(Web page caption snippets)
+ + + + + + +
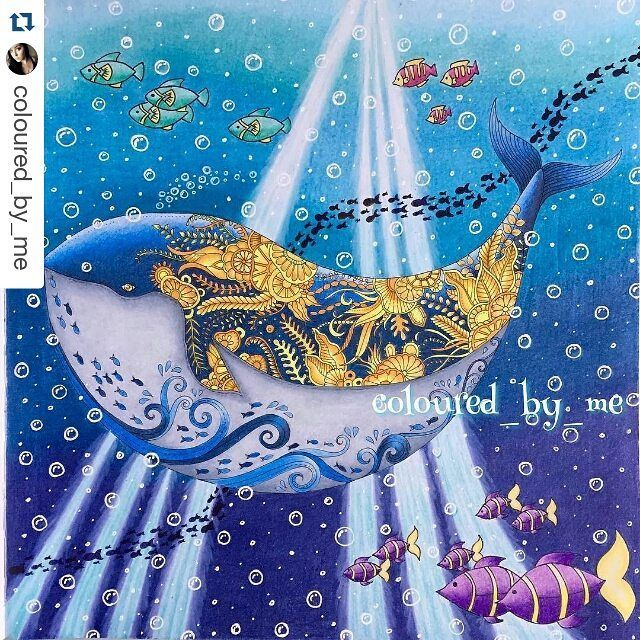 Perfect Photo Coloring Book 46 Post by desenhoscolorir on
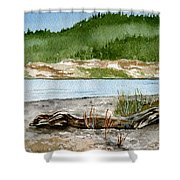 Maine Beach Wood Shower Curtain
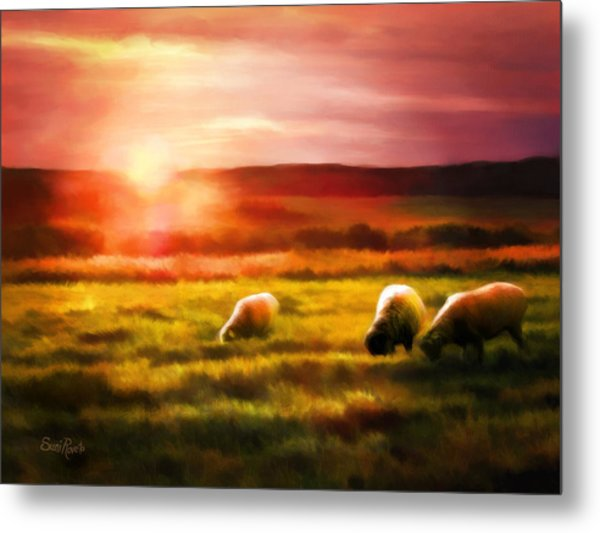 Sheep In Sunset Metal Print by Suni Roveto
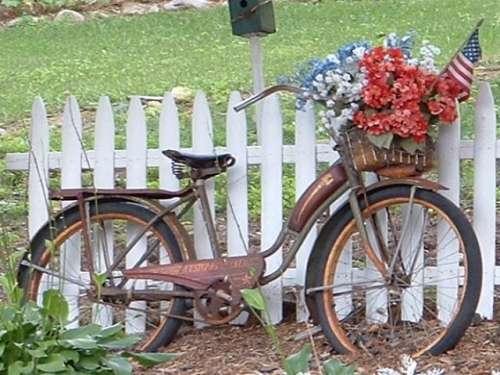 طبيعه تجنن Bicycle_2392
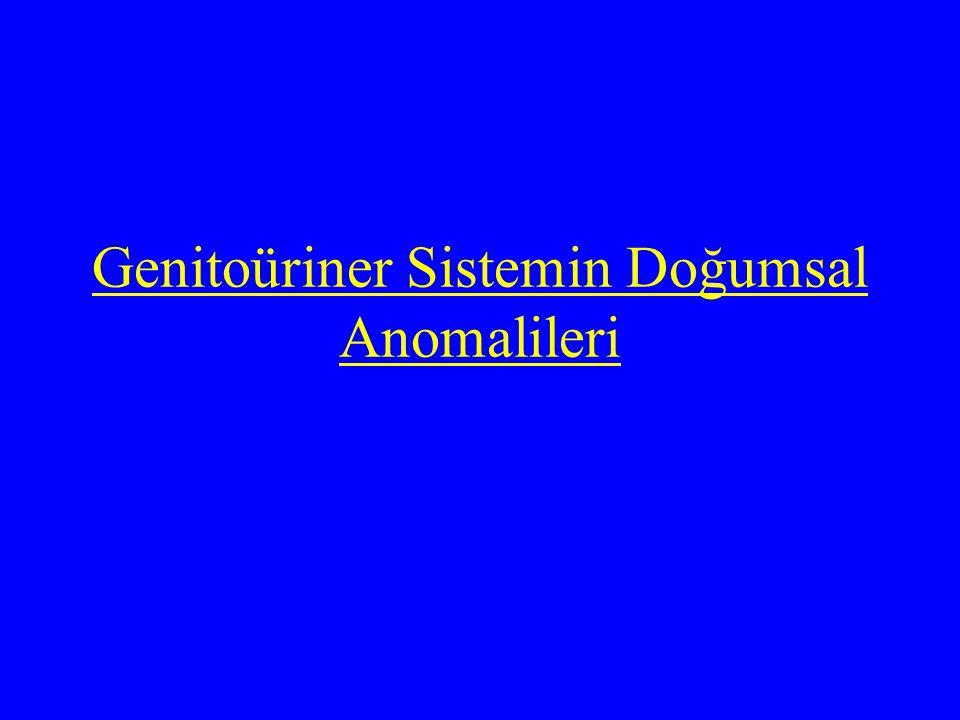 Renal anomaliler sayı Pozisyon füzyon Potter sendromu:bilateral renal agenezi nadir ve tedavisi mümkün olmayan bir durumdur Tek taraflı renal agenezi 1000 kişide 1 sıklıkta görülebilir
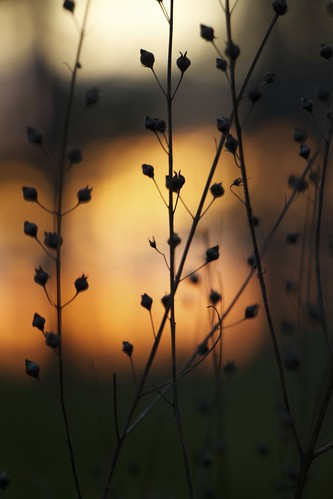 sunset plant nature silhouette canon weed florida bokeh seed seedhead northwestflorida bino99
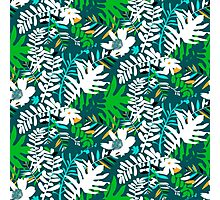 Floral pattern with tropical leaves and flowers in green Photographic Print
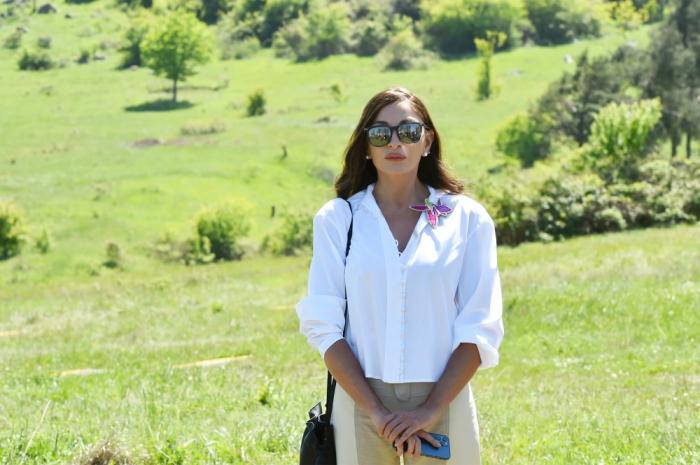 Mehriban Aliyeva comparte una publicación desde Karabaj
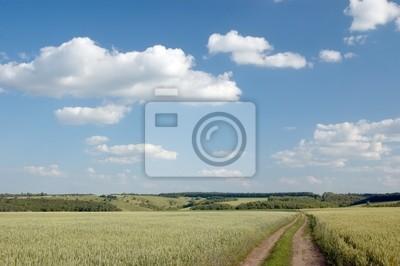 Krajobrazu wiejskiego z pola, drogi i chmury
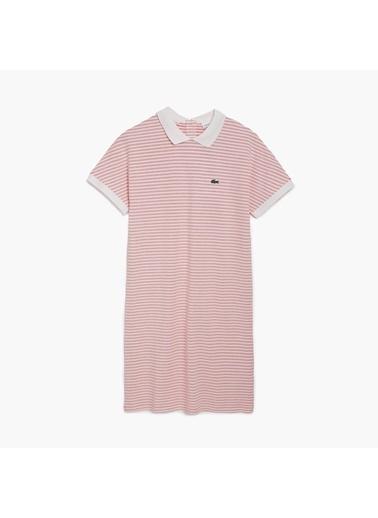 Lacoste Kadın Bebe Yaka Elbise EF5469.HHW Lacivert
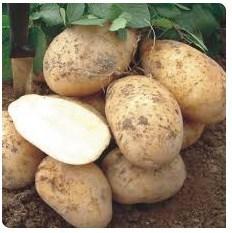 Выращивание картофеля: описание популярных методов без прополки и окучивания, особенности в Сибири, Беларуси, Подмосковье, других регионах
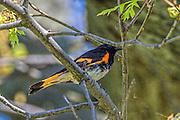 American Redstart - Setophaga ruticilla sitting on a branch
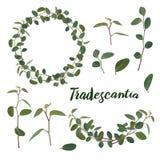 Хворостины и листья tradiscation в венке и гирлянде на белой предпосылке r бесплатная иллюстрация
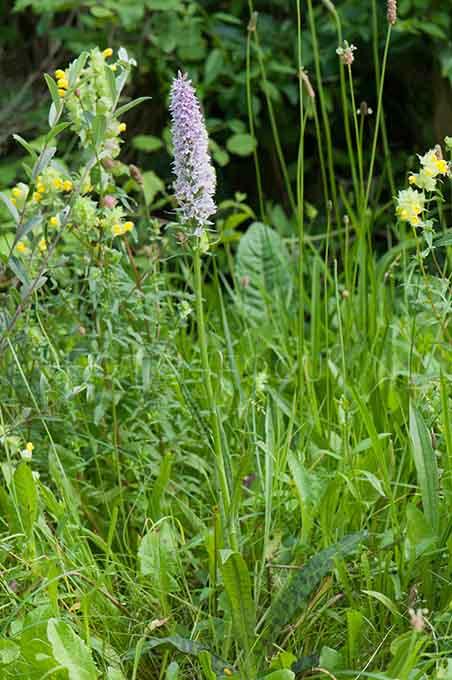 Dactylorhiza maculata ssp fuchsii - Bosorchis1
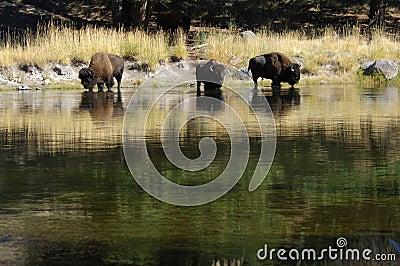 Buffalo at the watering hole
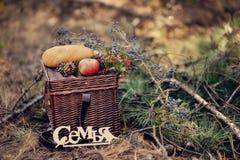 Todavía vida de la comida campestre del otoño Fotos de archivo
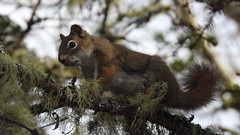 Red squirrel (pamfromcalgary) Tags: quebec animal rodent redsquirrel tadoussac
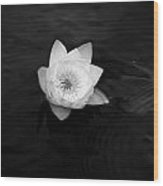 White Water-lily 3 Wood Print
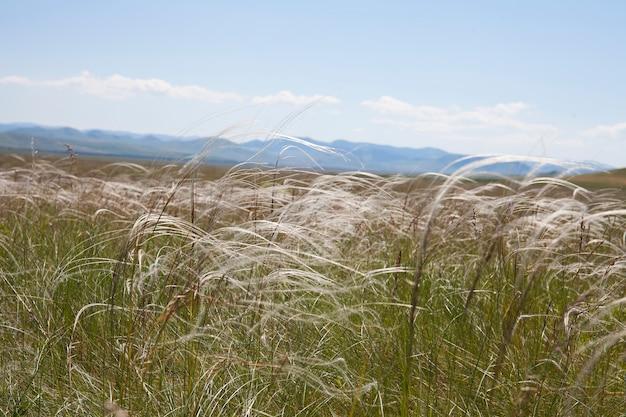 Stepowa puszysta trawa z piór w słońcu na tle błękitnego nieba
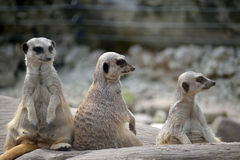 Meerkats in fota wildlife park Royalty Free Stock Photos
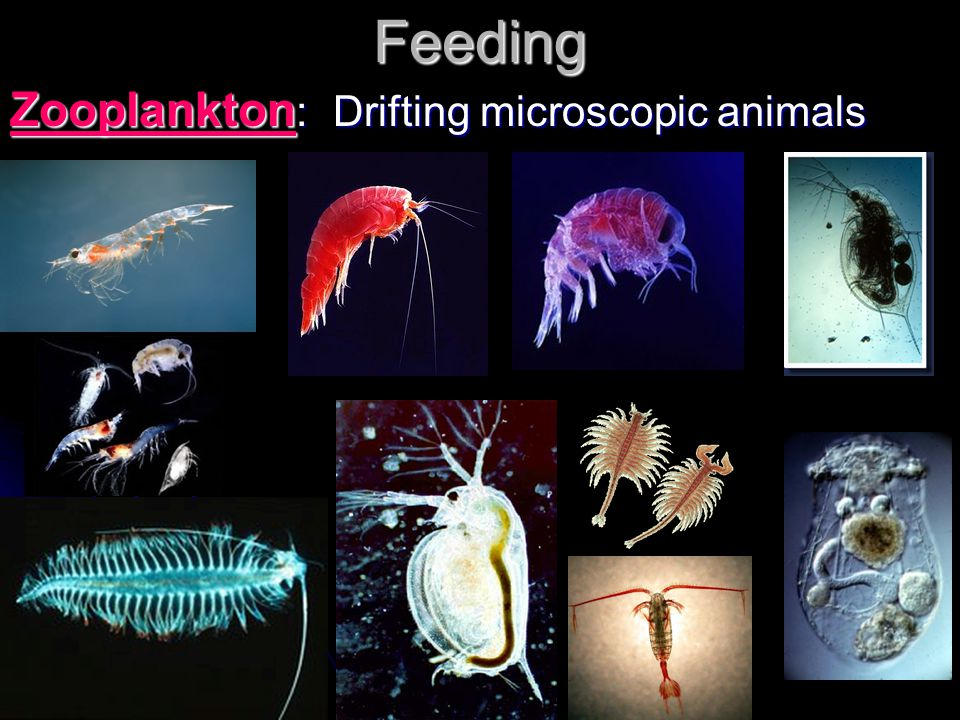 Feeding Zooplankton: Drifting microscopic animals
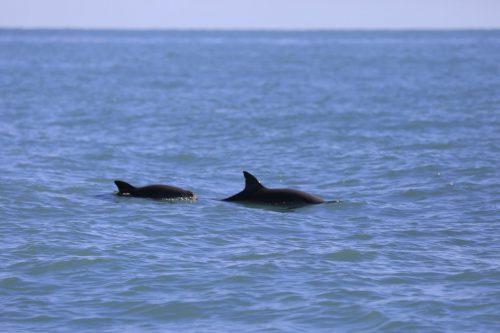 Nur noch 19 Schweinswale sollen im Golf von Kalifornien leben. AP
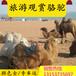 呼伦贝尔骆驼养殖场
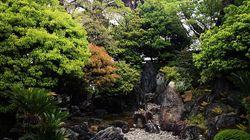 日本が危機を乗り切るカギは「外と内、未来と伝統の新しいバランス」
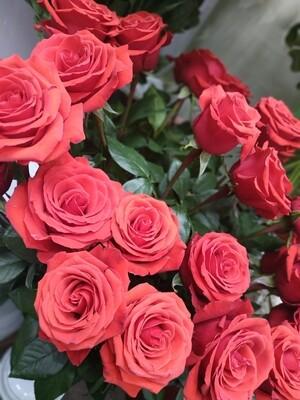 Роза сорт Нина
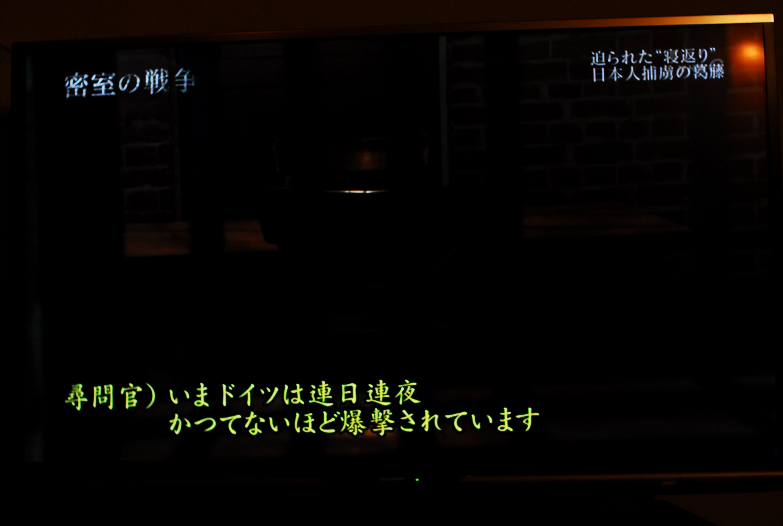 DSC_4647.jpg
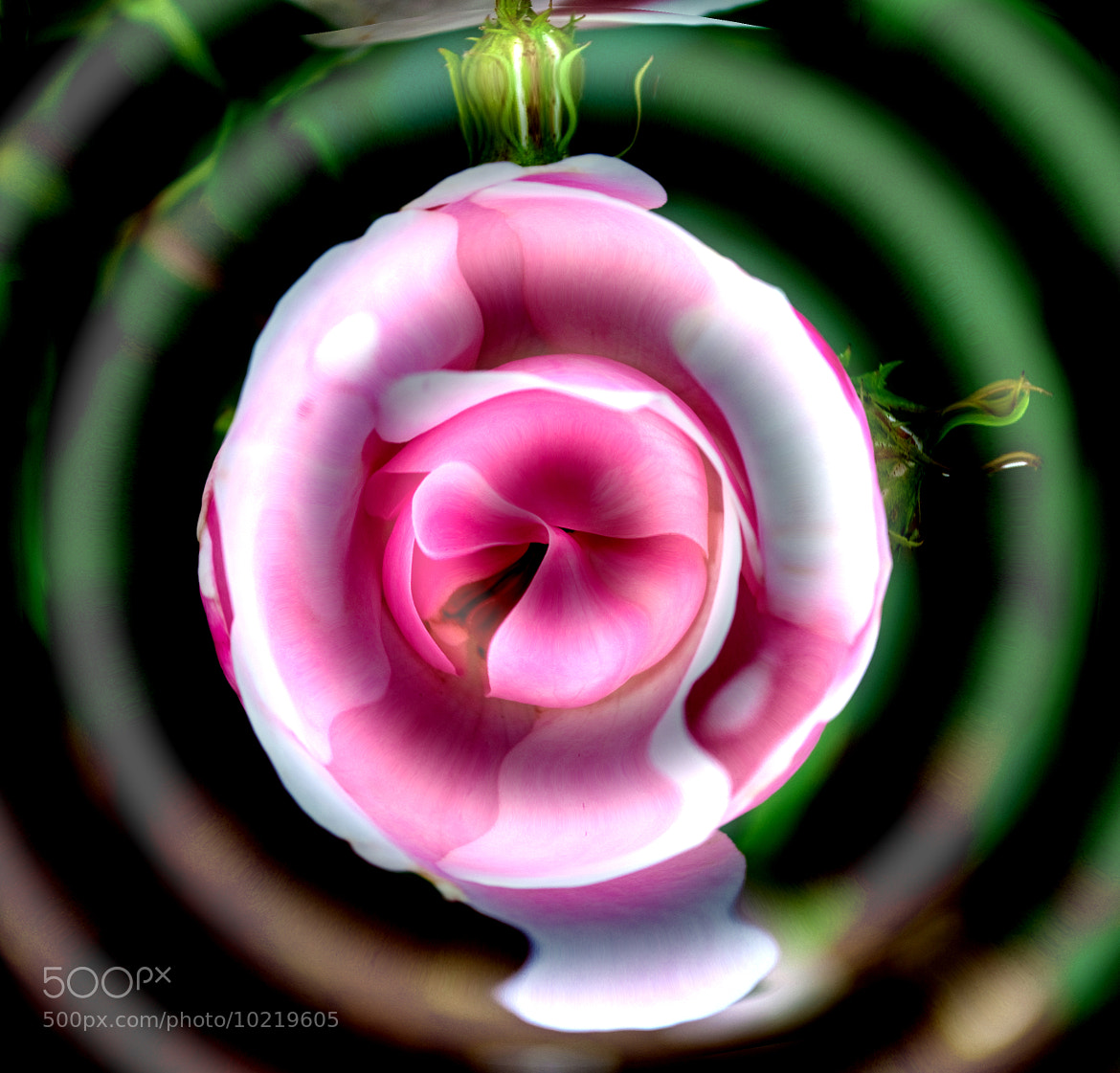 Photograph A Kiss From A Rose by Mark Luftig on 500px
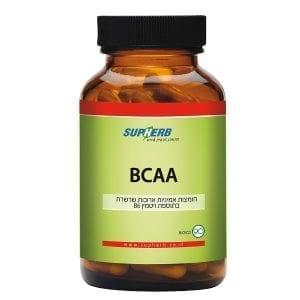 BCAA חומצות אמיניות מסועפות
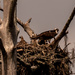 One of My Other Osprey Nest!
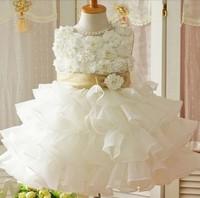 Retail ! 2014 New free shipping girls clothing beautiful Princess dress girls sleeveless lace dress birthday dresses,girls dress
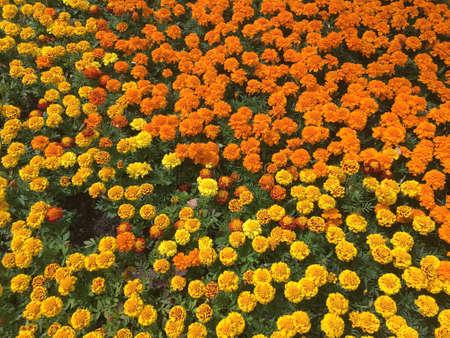 Velvet flowers as background top view close up Banco de Imagens
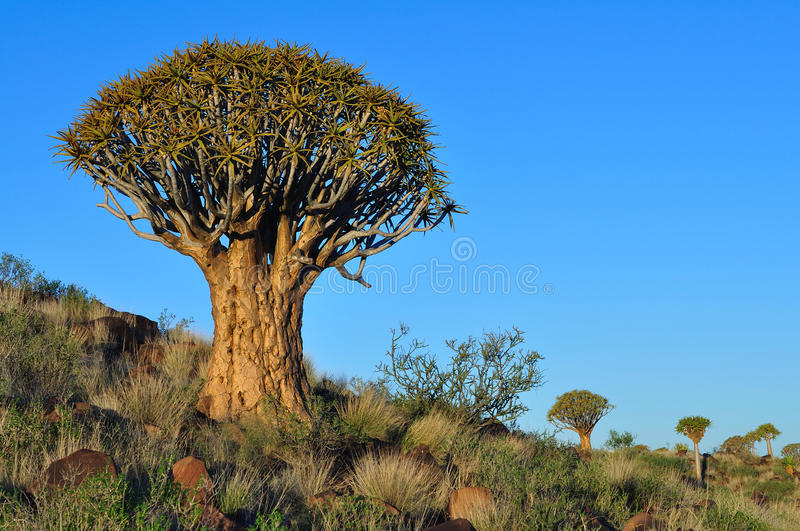 Download Quiver tree stock photo. Image of park, plant, blue, climate - 23614786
+ + + + + + +
◆ Exercise objective:
Word for word, repeat the lines above from the one with "Todavía vida de" through the one with "One of My Other Osprey Nest!", and nothing beyond them. Omit the pictures.

◆ Exercise solution:
 Todavía vida de la comida campestre del otoño Fotos de archivo
 Red squirrel (pamfromcalgary) Tags: quebec animal rodent redsquirrel tadoussac
 White Water-lily 3 Wood Print
 Stepowa puszysta trawa z piór w słońcu na tle błękitnego nieba
 Meerkats in fota wildlife park Royalty Free Stock Photos
 Feeding Zooplankton: Drifting microscopic animals
 Nur noch 19 Schweinswale sollen im Golf von Kalifornien leben. AP
 呼伦贝尔骆驼养殖场
 日本が危機を乗り切るカギは「外と内、未来と伝統の新しいバランス」
 Роза сорт Нина
 DSC_4647.jpg
 Photograph A Kiss From A Rose by Mark Luftig on 500px
 BCAA חומצות אמיניות מסועפות
 One of My Other Osprey Nest!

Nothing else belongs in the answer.